▶ _WHAT NEEDS TO BE DONE_
Skip pictures in the listing below; copy exactly the lines from the one with "Is the cost" through the one with "Banco agua subterránea: Ejemplo", inclusive.

▶ _DATA FOR THIS EXERCISE_
= Beginning of Section =
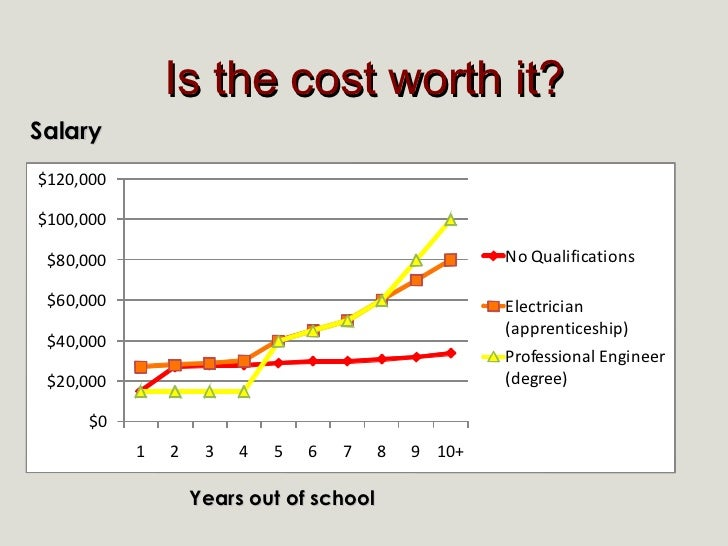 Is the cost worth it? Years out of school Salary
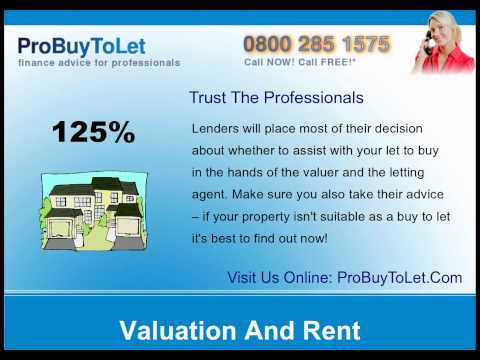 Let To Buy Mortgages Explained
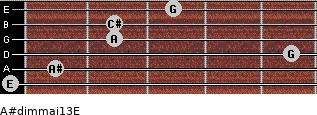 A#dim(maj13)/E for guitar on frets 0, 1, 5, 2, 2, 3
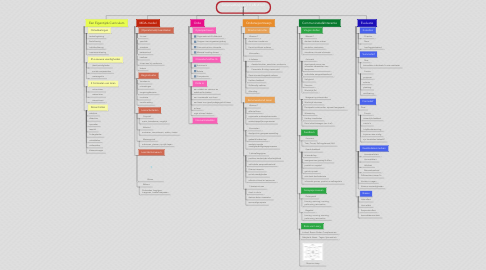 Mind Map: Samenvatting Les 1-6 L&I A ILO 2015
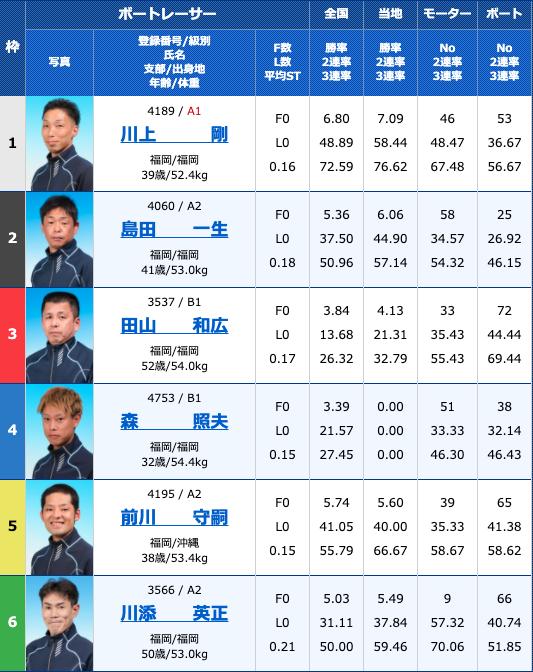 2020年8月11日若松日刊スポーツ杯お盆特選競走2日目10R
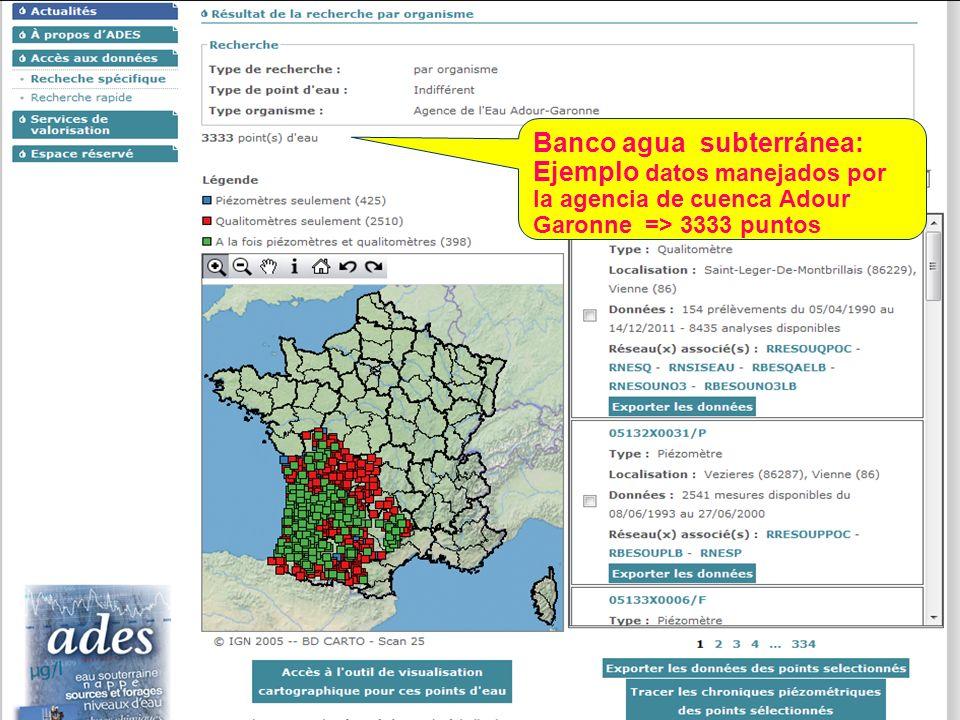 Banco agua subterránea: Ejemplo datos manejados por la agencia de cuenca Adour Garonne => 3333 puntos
= End of Section =
= Beginning of Section =
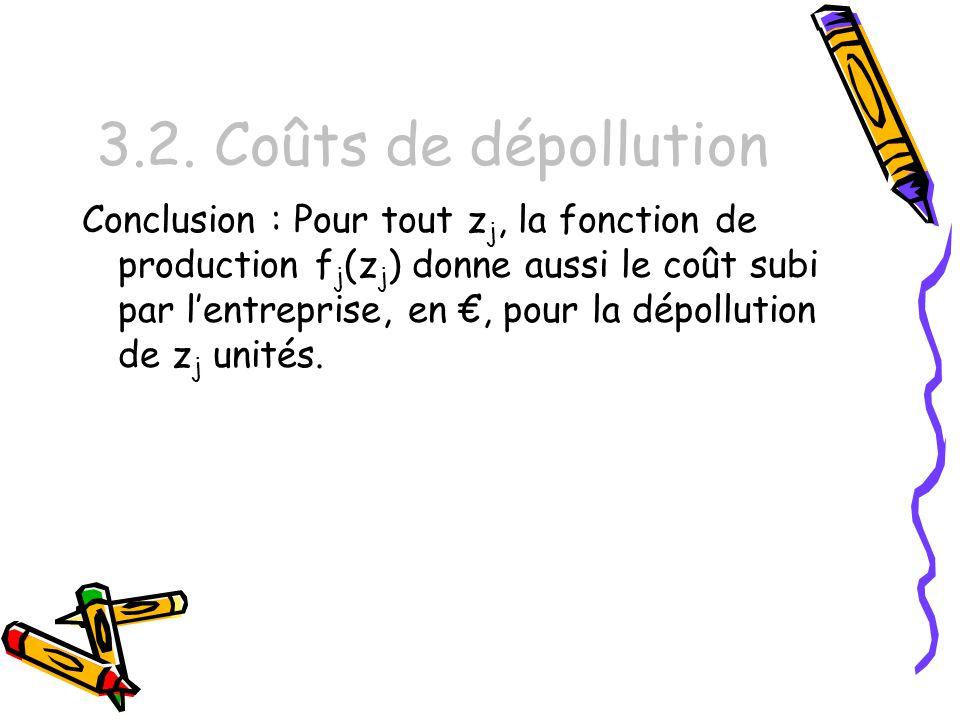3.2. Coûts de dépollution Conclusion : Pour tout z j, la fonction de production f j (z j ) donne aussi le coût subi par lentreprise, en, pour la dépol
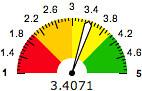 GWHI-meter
= End of Section =
▶ _EXERCISE RESPONSE_
 Is the cost worth it? Years out of school Salary
 Let To Buy Mortgages Explained
 A#dim(maj13)/E for guitar on frets 0, 1, 5, 2, 2, 3
 Mind Map: Samenvatting Les 1-6 L&I A ILO 2015
 2020年8月11日若松日刊スポーツ杯お盆特選競走2日目10R
 Banco agua subterránea: Ejemplo datos manejados por la agencia de cuenca Adour Garonne => 3333 puntos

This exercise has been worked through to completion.